Data records:
---------------

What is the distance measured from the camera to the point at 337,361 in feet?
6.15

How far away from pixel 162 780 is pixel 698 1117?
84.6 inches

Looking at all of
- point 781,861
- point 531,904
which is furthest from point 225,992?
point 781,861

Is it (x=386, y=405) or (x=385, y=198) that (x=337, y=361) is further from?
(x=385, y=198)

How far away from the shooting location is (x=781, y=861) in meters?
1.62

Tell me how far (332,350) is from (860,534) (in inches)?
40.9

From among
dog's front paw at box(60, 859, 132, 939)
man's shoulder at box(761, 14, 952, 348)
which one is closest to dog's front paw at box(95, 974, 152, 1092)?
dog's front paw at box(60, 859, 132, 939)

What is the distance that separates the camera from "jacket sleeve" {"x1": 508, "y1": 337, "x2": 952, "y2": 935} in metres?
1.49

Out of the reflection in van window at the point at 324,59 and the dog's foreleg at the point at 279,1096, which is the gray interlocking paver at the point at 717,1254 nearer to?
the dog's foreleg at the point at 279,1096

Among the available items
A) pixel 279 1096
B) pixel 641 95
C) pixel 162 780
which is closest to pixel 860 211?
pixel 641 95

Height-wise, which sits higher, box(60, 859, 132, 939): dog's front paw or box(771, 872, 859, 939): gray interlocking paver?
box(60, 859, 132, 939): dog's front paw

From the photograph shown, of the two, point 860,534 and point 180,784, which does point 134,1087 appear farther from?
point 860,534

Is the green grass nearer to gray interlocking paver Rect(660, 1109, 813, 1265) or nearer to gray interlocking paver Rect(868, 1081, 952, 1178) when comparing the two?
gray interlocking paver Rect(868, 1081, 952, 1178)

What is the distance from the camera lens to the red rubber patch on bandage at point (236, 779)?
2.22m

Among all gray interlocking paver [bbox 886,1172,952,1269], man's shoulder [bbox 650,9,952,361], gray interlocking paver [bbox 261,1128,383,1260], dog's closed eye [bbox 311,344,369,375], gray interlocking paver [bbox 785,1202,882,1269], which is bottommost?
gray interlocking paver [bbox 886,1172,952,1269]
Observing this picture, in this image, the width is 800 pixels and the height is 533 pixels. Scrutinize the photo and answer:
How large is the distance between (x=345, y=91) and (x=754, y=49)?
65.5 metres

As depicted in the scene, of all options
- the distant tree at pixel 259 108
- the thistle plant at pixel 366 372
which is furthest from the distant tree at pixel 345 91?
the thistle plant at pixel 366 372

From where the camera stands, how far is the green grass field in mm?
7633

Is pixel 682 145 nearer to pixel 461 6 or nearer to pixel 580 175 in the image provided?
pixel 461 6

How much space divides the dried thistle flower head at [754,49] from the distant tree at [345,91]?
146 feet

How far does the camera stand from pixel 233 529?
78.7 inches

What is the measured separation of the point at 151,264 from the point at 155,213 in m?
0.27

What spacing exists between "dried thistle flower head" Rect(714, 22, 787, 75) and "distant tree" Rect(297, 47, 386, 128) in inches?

---------------

WHAT YOU HAVE TO DO:
Starting at the line that contains "Observing this picture, in" and continuing through the end of the data, rewrite those lines with every "distant tree" swapped for "far-off tree", leaving everything else unchanged.

ANSWER BELOW:
Observing this picture, in this image, the width is 800 pixels and the height is 533 pixels. Scrutinize the photo and answer:
How large is the distance between (x=345, y=91) and (x=754, y=49)?
65.5 metres

As depicted in the scene, of all options
- the far-off tree at pixel 259 108
- the thistle plant at pixel 366 372
which is furthest from the far-off tree at pixel 345 91?
the thistle plant at pixel 366 372

From where the camera stands, how far is the green grass field in mm?
7633

Is pixel 682 145 nearer to pixel 461 6 or nearer to pixel 580 175 in the image provided?
pixel 461 6

How much space divides the dried thistle flower head at [754,49] from the far-off tree at [345,91]?
146 feet

How far does the camera stand from pixel 233 529?
78.7 inches

What is the measured separation of the point at 151,264 from the point at 155,213 in m?
0.27

What spacing exists between "dried thistle flower head" Rect(714, 22, 787, 75) and "far-off tree" Rect(297, 47, 386, 128) in inches?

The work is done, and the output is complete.